**Document extract:**
The model consists of three major components:

  1. Society – The environment is discretised into daily steps, with each day labelled as weekday or weekend and grouped into 30‑day months. Space is represented by a simple map containing three facility types (offices, markets, hospitals). Agents decide each day where to go, and encounters occur probabilistically among co‑located agents. An elementary economic subsystem gives each agent a monthly salary, recurring bills, and a mechanism for absenteeism‑induced salary reduction. Agents must purchase essential supplies each day, creating a trade‑off between income preservation and infection avoidance that mirrors observed “presenteeism” under financial pressure.

  2. Epidemic – The disease dynamics extend the classic SEIR to a SAID formulation (Susceptible, Asymptomatic, Infected, Deceased). Partial immunity is modelled by requiring a larger number of successful transmission events before infection is established. The Asymptomatic class captures silent spreaders; the Infected class represents symptomatic individuals; the Deceased class records agents whose symptom severity exceeds a lethal threshold. The Exposed compartment is omitted because exposure can be inferred directly from encounter events. Within‑host progression is stochastic: incubation and symptomatic periods are sampled per‑agent from log‑normal and normal distributions whose parameters depend on age, reproducing empirical age‑specific disease courses. Symptom severity follows a normal distribution with age‑dependent mean and variance; agents can revert from symptomatic to asymptomatic if severity drops below zero, and recovery occurs after two consecutive non‑positive severity days. A mutation module dynamically adjusts the infection threshold, allowing the simulation of evolving pathogen transmissibility.

  3. Population – All agent attributes (health state, location, economic status, behavioural propensities) are stored as tensors. State transitions (infection, recovery, death, economic updates) are implemented with smooth, differentiable functions (e.g., sigmoid‑smoothed Bernoulli draws) so that the entire simulation graph can be back‑propagated through.

A novel scaling technique is introduced to decouple computational cost from population size. The authors compute the z‑score (standardised value) of each output metric from a small‑scale simulation (e.g., 10 k agents), then re‑scale these z‑scores to the target population’s mean and variance. Because the transformation preserves first‑ and second‑order statistics, rare events such as deaths retain realistic frequencies even when the underlying simulation is dramatically down‑sampled. Empirical tests show that a 1 million‑agent scenario can be approximated with a 20 k‑agent run while keeping output deviations below 1 %.

The framework is validated on ten heterogeneous regions covering COVID‑19 mortality and influenza‑like illness (ILI) incidence. Sensitivity analyses confirm that each newly added mechanism (resource‑constrained behaviour, partial immunity, mutation) materially affects outcomes. Gradient‑based calibration (using Adam optimiser) fits the model to observed data without any auxiliary inputs (e.g., mobility indices, policy stringency scores). Compared with the state‑of‑the‑art DABM GradABM, DEpiABS reduces the average Normal Deviation on COVID‑19 mortality forecasts from 0.97 to 0.92 and on ILI forecasts from 0.41 to 0.32, demonstrating superior predictive accuracy and data efficiency. Runtime benchmarks indicate that DEpiABS simulates a 1 M‑population, 30‑day horizon in under 1.5 seconds on a single GPU, outperforming all listed baselines.

In summary, DEpiABS delivers a fully interpretable, high‑fidelity epidemic simulator that scales to realistic population sizes through differentiable tensorisation and a statistically sound scaling method. By avoiding neural surrogates, it preserves mechanistic transparency while enabling fast gradient‑based parameter inference, making it well‑suited for real‑time policy evaluation and scenario planning. Future work will extend the model to incorporate vaccination strategies, digital contact tracing, and multi‑pathogen interactions, and will test its utility in live decision‑support pipelines for public health agencies.

**Problem statement:**
Echo the passage from the epidemic model text between "3. Population –" and "be back‑propagated through.", inclusive. The records have no connection to the epidemic model text.

**Given entries:**

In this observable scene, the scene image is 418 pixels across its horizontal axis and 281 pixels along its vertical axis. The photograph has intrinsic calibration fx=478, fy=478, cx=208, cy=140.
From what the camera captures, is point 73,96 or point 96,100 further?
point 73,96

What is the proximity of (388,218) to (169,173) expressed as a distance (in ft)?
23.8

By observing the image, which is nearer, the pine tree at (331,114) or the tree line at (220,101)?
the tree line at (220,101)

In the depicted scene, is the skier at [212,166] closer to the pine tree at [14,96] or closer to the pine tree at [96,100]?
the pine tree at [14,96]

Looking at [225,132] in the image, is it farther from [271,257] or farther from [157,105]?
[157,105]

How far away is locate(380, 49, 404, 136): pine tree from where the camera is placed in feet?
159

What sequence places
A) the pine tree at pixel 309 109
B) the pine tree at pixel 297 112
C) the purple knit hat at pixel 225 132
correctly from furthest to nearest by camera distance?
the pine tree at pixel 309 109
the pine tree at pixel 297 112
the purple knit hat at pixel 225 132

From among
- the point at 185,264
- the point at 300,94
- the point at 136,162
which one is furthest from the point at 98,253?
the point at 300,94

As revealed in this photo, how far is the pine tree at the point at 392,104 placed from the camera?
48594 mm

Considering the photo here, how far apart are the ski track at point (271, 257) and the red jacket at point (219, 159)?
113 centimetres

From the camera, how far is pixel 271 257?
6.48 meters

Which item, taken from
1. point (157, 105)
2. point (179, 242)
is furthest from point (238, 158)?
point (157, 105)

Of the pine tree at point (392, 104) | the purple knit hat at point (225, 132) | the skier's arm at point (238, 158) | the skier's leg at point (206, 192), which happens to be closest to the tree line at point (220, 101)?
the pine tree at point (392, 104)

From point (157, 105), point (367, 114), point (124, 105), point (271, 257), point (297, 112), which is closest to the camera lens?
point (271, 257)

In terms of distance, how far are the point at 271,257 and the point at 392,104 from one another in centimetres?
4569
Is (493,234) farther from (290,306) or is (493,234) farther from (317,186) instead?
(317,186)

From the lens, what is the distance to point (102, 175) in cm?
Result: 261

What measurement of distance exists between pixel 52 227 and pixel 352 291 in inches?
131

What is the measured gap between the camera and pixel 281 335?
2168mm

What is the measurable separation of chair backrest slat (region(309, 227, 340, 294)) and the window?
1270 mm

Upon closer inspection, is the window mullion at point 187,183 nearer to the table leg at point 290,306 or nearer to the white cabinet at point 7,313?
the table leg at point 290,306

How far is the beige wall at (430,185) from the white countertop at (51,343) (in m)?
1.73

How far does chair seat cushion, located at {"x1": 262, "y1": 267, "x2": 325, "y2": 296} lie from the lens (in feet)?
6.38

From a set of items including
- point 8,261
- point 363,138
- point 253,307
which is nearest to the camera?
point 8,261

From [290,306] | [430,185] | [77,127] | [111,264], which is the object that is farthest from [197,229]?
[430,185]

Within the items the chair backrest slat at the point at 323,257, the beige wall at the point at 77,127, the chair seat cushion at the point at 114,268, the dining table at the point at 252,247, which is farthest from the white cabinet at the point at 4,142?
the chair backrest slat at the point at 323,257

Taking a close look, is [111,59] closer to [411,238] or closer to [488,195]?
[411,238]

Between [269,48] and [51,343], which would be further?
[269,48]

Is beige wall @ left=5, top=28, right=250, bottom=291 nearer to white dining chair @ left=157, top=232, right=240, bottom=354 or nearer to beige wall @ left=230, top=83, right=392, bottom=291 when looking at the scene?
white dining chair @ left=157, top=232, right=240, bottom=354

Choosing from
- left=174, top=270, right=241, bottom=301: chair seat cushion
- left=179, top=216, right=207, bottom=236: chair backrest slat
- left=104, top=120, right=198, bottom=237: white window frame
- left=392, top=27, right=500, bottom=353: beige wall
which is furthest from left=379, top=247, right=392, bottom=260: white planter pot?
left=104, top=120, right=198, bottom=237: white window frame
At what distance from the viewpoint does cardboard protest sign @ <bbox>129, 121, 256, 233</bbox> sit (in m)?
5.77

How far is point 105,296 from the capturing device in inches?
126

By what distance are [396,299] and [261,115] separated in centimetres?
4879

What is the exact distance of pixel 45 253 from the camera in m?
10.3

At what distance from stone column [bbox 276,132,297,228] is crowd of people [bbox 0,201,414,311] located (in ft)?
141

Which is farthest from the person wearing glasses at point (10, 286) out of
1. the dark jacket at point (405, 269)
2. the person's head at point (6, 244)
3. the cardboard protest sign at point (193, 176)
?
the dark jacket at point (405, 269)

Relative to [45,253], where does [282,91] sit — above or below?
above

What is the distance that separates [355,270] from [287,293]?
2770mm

**Answer below:**
3. Population – All agent attributes (health state, location, economic status, behavioural propensities) are stored as tensors. State transitions (infection, recovery, death, economic updates) are implemented with smooth, differentiable functions (e.g., sigmoid‑smoothed Bernoulli draws) so that the entire simulation graph can be back‑propagated through.